John Clancy, of the subcontractor Community Education Center, boasted of the state’s halfway house programs’ success. Clancy testified before the committee along with several other heads of companies charged with managing the halfway house facilities.
“… I pledge my commitment to work with you to implement any improvements that may come as a result of your hearing,” Clancy said.
Senate lawmakers asked Clancy and others pointed questions about the level of security within the state’s halfway houses. Legislators inquired why armed guards are not stationed at any of the halfway houses.
Earlier during the hearing, Sen. Paul Sarlo, (D-36), Wood-Ridge, pointed out that at a halfway house that houses up to 200 inmates, for example, there is not a single armed guard stationed at the facility.
Lawmakers were told that the halfway houses default to the nearest police department or correctional facility’s guards whenever law enforcement intervention is needed.
Before hearing from Clancy and other contractors, state lawmakers took testimony from New Jersey State Comptroller Matthew Boxer, who provided details of a 2011 audit into the state’s halfway house programs.
Boxer told lawmakers the agency began auditing the program after receiving a tip of shortcomings in the program, adding he could not recall what the tip was exactly or whether it was anonymous.
Senate lawmakers who spoke during Boxer’s testimony praised re-entry, saying, “We all support it,” said Sarlo, but questioning whether lawmakers need to tighten up legislation in order to ensure everyone’s best needs are being met.
“If we’re going to shift some of these functions to the private sector where there’s a tension between public goals and needs of shareholders, I think there needs to be greater oversight, control and monitoring of what’s going on,” said Sen. Robert Gordon, (D-38), chairman of the Legislative Oversight Committee.
Other lawmakers agreed, saying “they have a right to make money in the private sector” and the state’s halfway house programs can also save the state money, Sarlo said.
“… I think we’re just trying to protect ourselves to make sure this program will continue,” he added.
The Senate hearing was called in response to the comptroller’s report and a scathing series in The New York Times last month, which detailed some the of the lax security and regulations surrounding the facilities, as well as the high number of escapees over the years.

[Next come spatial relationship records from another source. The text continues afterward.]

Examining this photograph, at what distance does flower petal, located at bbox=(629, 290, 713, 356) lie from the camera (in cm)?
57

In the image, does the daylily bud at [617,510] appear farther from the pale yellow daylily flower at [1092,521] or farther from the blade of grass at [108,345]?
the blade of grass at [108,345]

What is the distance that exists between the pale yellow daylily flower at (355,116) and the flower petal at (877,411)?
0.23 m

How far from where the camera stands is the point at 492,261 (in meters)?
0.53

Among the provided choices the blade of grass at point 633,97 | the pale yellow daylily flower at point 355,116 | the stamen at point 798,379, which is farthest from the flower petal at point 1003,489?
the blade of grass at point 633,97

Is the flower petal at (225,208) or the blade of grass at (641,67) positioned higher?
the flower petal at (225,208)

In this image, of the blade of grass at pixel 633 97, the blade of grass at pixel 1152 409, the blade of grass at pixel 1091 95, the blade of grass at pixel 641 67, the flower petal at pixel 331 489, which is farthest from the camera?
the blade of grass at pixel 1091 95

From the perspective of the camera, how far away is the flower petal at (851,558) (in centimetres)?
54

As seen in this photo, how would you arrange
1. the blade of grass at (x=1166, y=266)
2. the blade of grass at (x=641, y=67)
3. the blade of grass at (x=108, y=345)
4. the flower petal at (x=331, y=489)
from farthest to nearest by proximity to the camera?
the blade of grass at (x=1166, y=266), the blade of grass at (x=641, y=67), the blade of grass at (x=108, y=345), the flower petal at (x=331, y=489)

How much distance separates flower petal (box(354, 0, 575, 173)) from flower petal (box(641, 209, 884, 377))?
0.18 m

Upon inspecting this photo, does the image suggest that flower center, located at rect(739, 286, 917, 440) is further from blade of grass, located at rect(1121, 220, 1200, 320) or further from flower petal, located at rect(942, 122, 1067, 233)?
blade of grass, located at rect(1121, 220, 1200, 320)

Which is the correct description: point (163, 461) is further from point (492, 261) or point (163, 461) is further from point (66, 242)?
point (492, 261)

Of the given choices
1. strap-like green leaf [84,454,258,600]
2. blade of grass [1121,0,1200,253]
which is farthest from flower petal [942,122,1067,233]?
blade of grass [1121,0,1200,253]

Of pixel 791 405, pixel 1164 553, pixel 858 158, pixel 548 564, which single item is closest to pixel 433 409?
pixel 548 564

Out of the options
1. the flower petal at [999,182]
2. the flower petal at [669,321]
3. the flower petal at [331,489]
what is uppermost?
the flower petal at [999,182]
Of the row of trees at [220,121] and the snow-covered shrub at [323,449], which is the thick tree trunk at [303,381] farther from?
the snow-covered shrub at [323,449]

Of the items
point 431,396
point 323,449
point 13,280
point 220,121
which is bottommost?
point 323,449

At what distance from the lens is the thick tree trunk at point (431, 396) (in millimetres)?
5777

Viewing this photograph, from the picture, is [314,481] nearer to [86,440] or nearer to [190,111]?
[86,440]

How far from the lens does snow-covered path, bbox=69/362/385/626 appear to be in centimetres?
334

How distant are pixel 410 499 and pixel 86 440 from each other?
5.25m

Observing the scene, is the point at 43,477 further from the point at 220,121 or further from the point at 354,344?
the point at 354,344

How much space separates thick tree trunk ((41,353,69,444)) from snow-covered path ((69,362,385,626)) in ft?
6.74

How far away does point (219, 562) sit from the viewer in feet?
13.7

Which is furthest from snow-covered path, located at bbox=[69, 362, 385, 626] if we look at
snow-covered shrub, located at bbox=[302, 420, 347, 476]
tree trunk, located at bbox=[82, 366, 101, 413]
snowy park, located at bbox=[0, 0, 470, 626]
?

Gary Lanigan, commissioner of the state’s Department of Corrections, specifically addressed the issue of “escapes” during today’s hearing.
“I believe you can appreciate the difference between an escape from a secure facility and a walk away from a halfway house,” said Lanigan, adding there have been about 2,400 “walkaways” reported at facilities – a figure significantly lower than the one reported by The Times investigation.